Excerpt to read -
▶

NVFP4 Mega MoE Kernel

What We Built

A native NVFP4 mega_moe kernel in our DeepGEMM fork that avoids dequantizing expert weights to BF16 before the GEMM. The kernel keeps weights in E2M1 packed format and uses block-scaled MMA directly.

SM100a (B200) Hardware Support (CORRECTED)

B200 (SM100a) DOES support kind::mxf4nvf4 with scale_vec::4X (block16, UE4M3 scales). This is documented in PTX ISA 8.7 (CUDA 12.8+) and confirmed by NVIDIA/CUTLASS/Colfax.

Build 22 produced garbled output because we incorrectly fell back to mxf8f6f4 (UE8M0/block32), losing 3 bits of mantissa precision per scale. The mxf4nvf4 instruction was never actually tried with the correct target. The real issues were:

Wrong arch flag: JIT compiled for sm_100 instead of sm_100a (a suffix required)
No NVFP4 MMA kind enum: DeepGEMM only had BF16 + MXFP8FP4 — NVFP4 was just MXFP4 in disguise
Wrong SF layout: Block16 (scale_vec::4X) has different TMEM layout than block32 (2X)

◀

Dataset excerpt -
▶

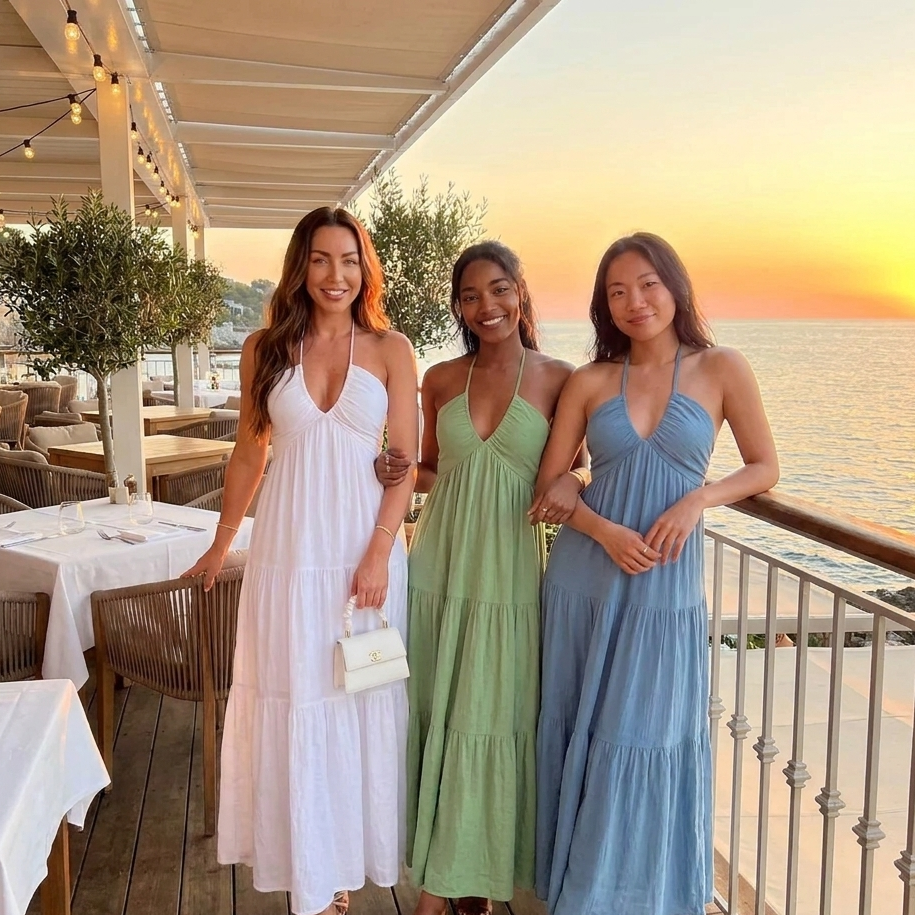 HerShimmer Maxi Dress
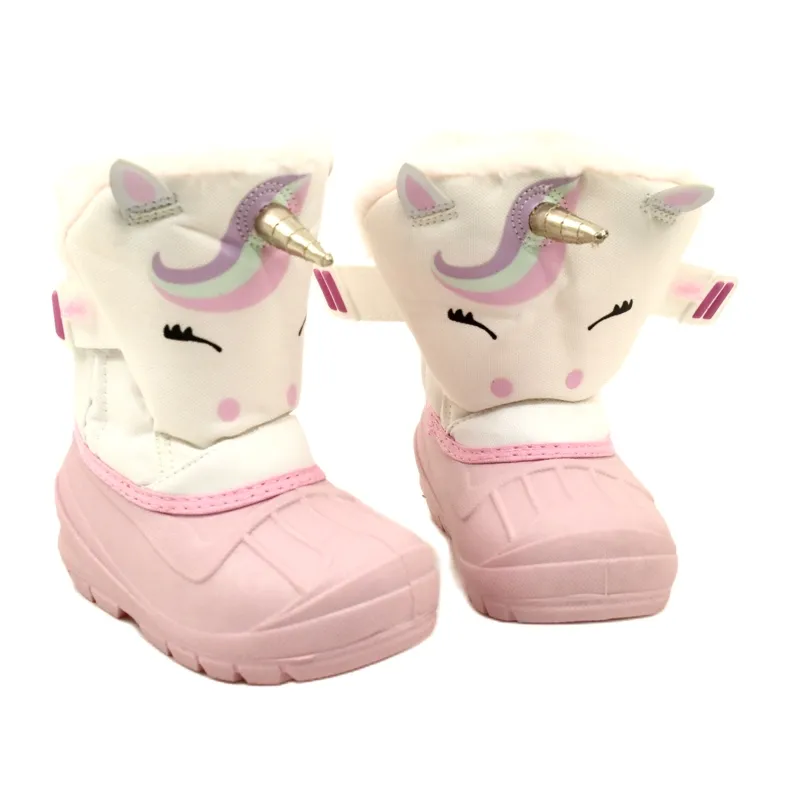 Befado children's footwear snow boots 160X013 pink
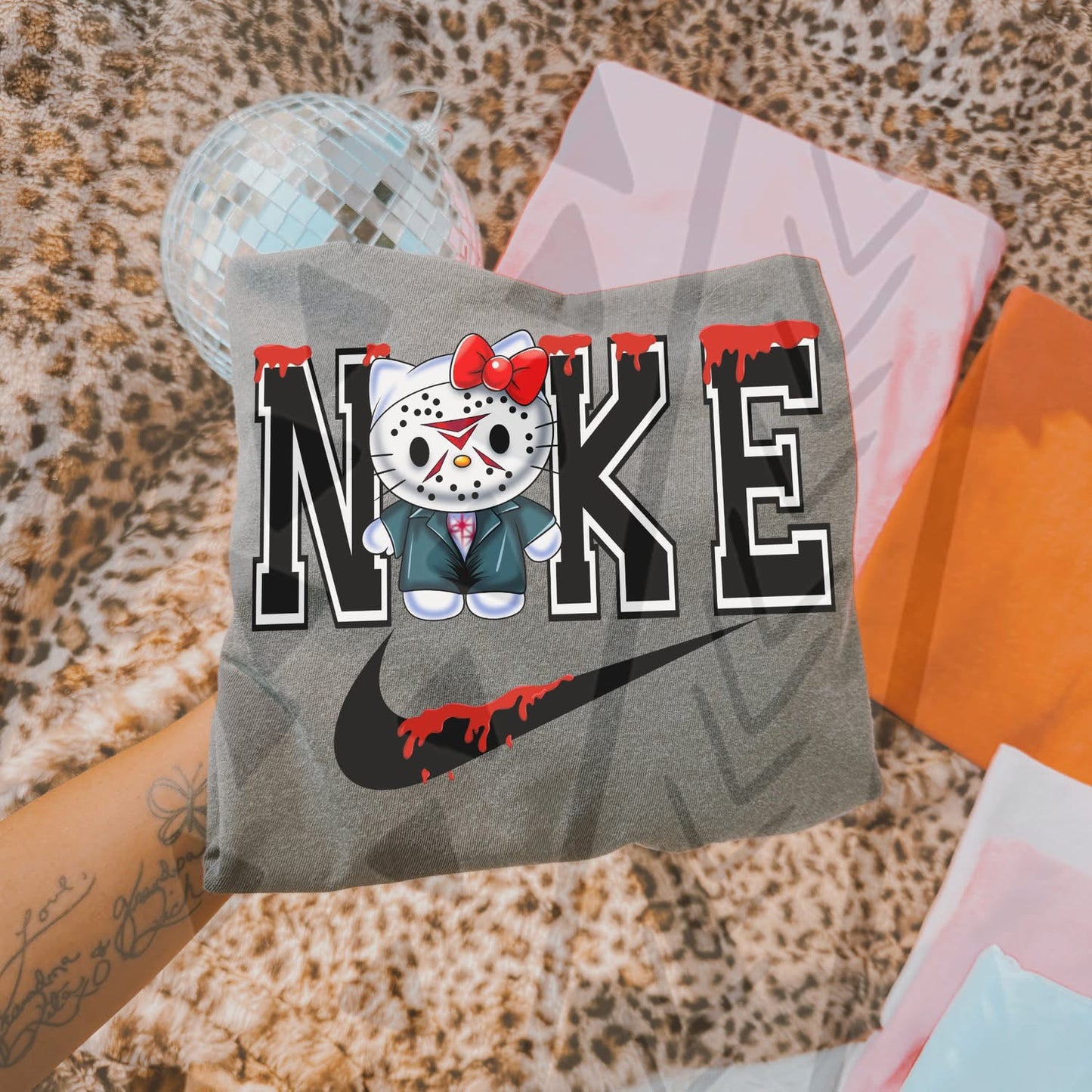 HK Horror Inspired Swoosh Tee | Fan Graphic Shirt | Trendy Graphic T-Shirt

◀

Directions - Resume the notes on the NVFP4 mega MoE kernel from the point where they stop. You can leave the material aside.

Written answer -
Fix: Target sm_100a, emit tcgen05.mma.kind::mxf4nvf4.block_scale.scale_vec::4X, keep E2M1 weights + UE4M3 scales + block16. No scale conversion needed. Full precision.

Parameter	NVFP4 Checkpoint	Kernel (sm_100a, CORRECT)
Weight format	E2M1 uint8	E2M1 uint8 (unchanged)
Block scale format	UE4M3 (float8_e4m3fn)	UE4M3 (native, no conversion)
Block size	16	16 (native)
Global scale	float32	Folded in before packing
PTX instruction	`mxf4nvf4.block_scale.scale_vec::4X`	Same
Instruction descriptor	`float_ue4m3_t`	Same

Kernel Architecture (TARGET — sm_100a with mxf4nvf4)

sm100_fp8_nvfp4_mega_moe_impl  (adapted from sm100_fp8_fp4_mega_moe_impl)
├── kGranK = 16 (NVFP4 native block size)
├── kind::mxf4nvf4.block_scale.scale_vec::4X PTX instruction
├── float_ue4m3_t instruction descriptor
├── Block16 SF layout: scale_vec::4X, 4 TMEM sub-columns per UMMA atom
├── UTCCP copy: i*8 stride (4X layout)
├── kNumSFATmemCols = SF_BLOCK_M / 32 * 4
├── kNumSFBTmemCols = SF_BLOCK_N / 32 * 4
├── kNumSFUint32 = kHidden / 64 (4 UE4M3 per int32)
├── UE4M3 L1 epilogue (float → cutlass::float_e4m3_t cast)
└── recipe = (1, 1, 16)

Python API:
├── fp8_nvfp4_mega_moe() — recipe=(1,1,16)
├── transform_nvfp4_weights_for_mega_moe()
│   ├── fold_global_scale(): UE4M3 * FP32 → UE4M3
│   ├── NO block16→block32 merge (native block16)
│   ├── NO UE4M3→UE8M0 conversion (native UE4M3)
│   └── pack_ue4m3_to_int32() + transform_sf_into_required_layout(gran_k=16)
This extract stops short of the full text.